==== Source material ====
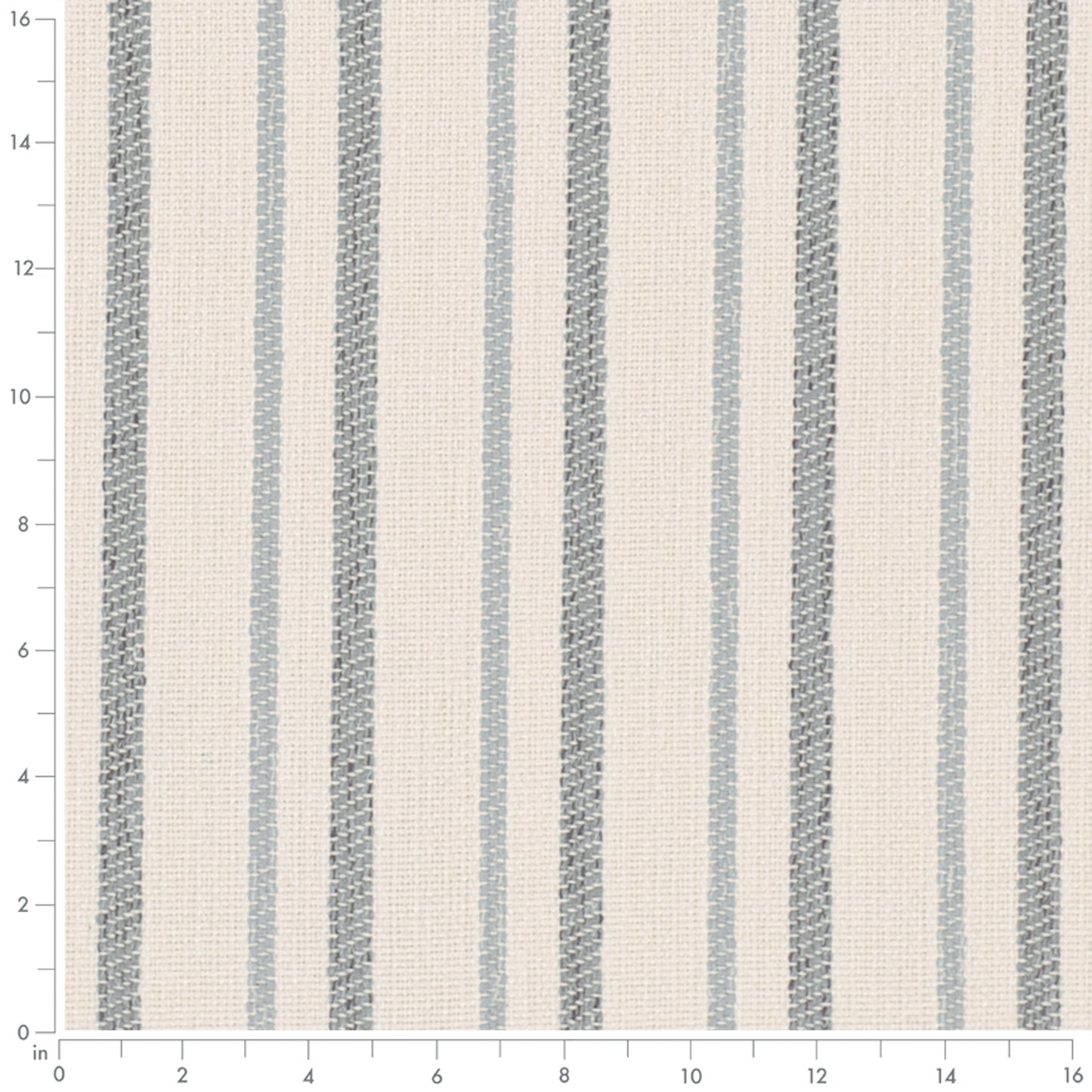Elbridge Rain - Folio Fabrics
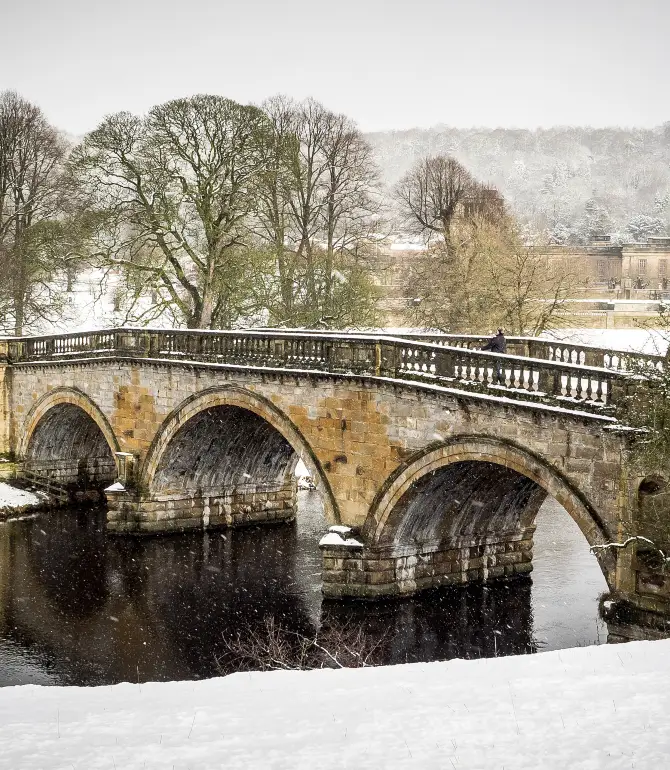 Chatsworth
====
==== Source material ====
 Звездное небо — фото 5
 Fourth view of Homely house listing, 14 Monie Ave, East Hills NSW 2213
====
==== Source material ====
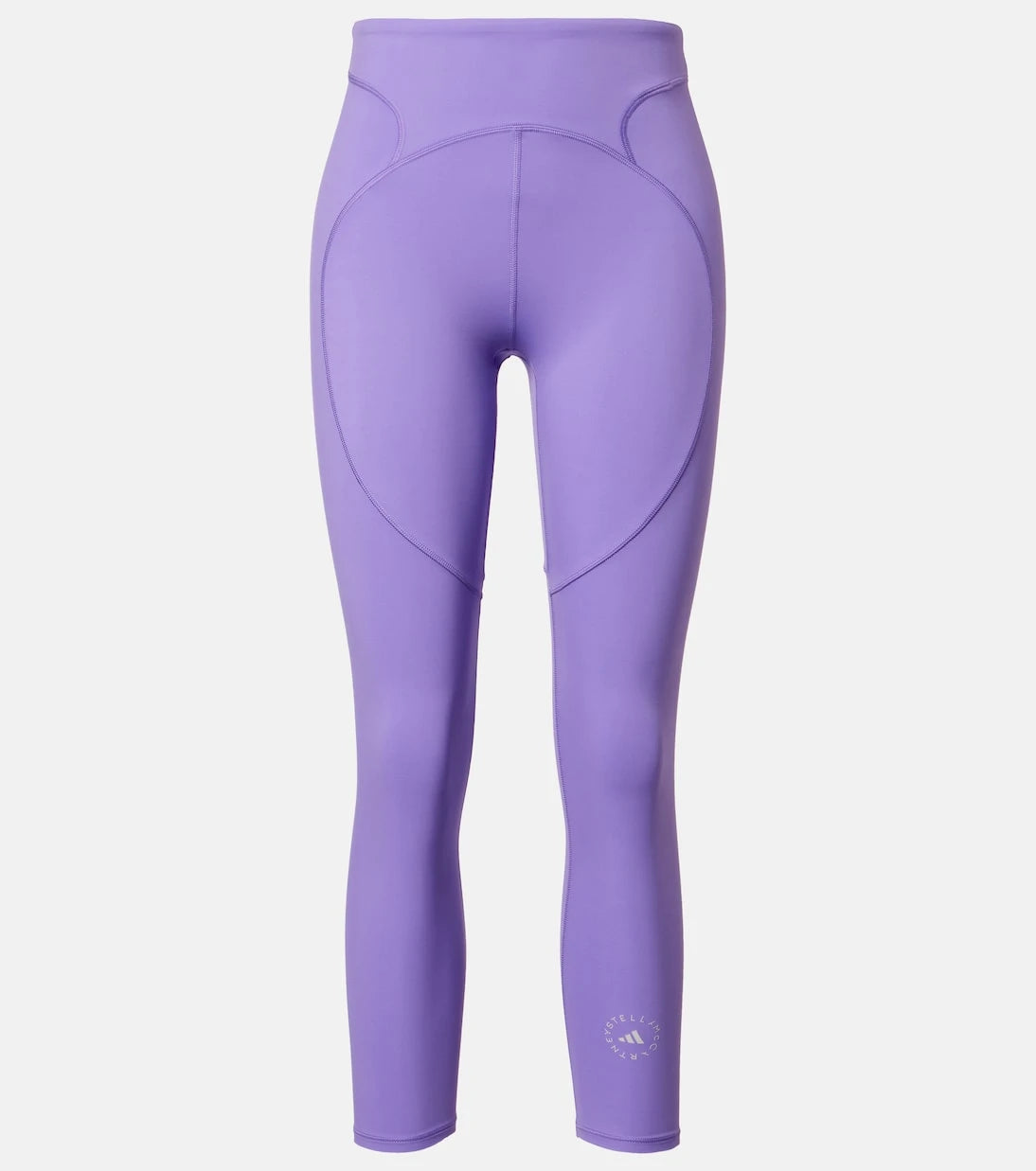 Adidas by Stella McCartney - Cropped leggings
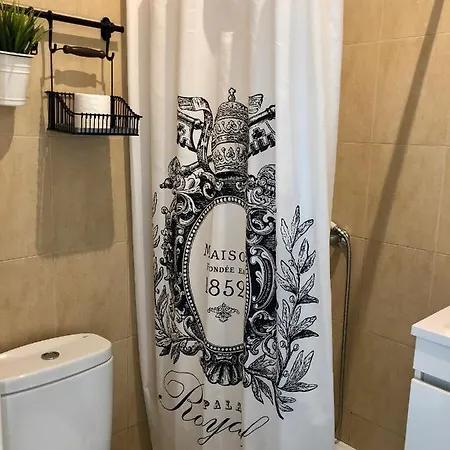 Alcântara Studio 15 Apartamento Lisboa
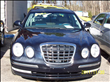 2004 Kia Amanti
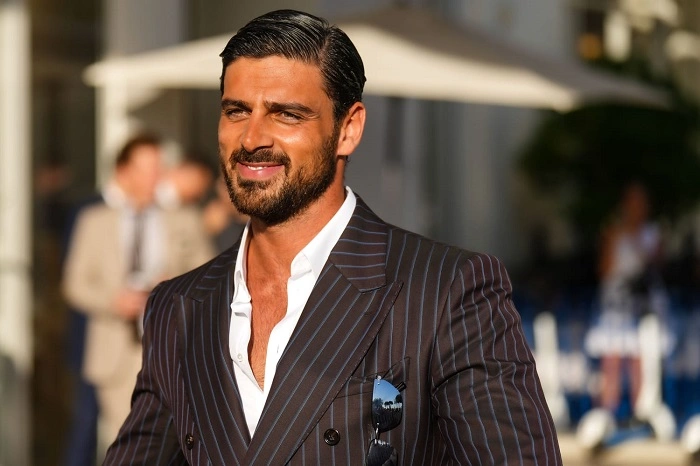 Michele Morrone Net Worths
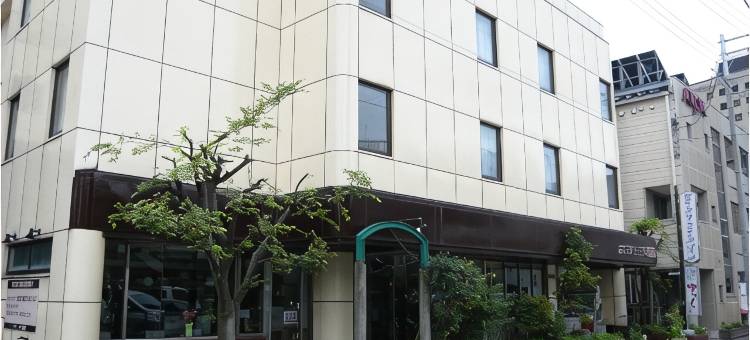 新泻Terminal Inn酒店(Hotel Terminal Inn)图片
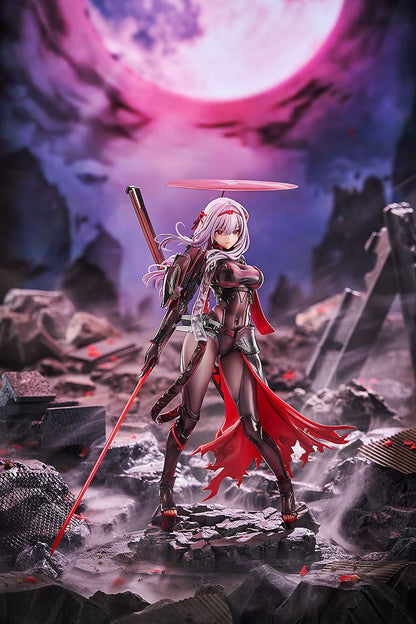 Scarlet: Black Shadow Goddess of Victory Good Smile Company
====
● **What is required**:
Starting at the line above that holds "Alcântara Studio 15 Apartamento Lisboa", repeat every line exactly down to and including the line that holds "Scarlet: Black Shadow", then stop. Do not carry over any pictures.

● **Response area**:
 Alcântara Studio 15 Apartamento Lisboa
 2004 Kia Amanti
 Michele Morrone Net Worths
 新泻Terminal Inn酒店(Hotel Terminal Inn)图片
 Scarlet: Black Shadow Goddess of Victory Good Smile Company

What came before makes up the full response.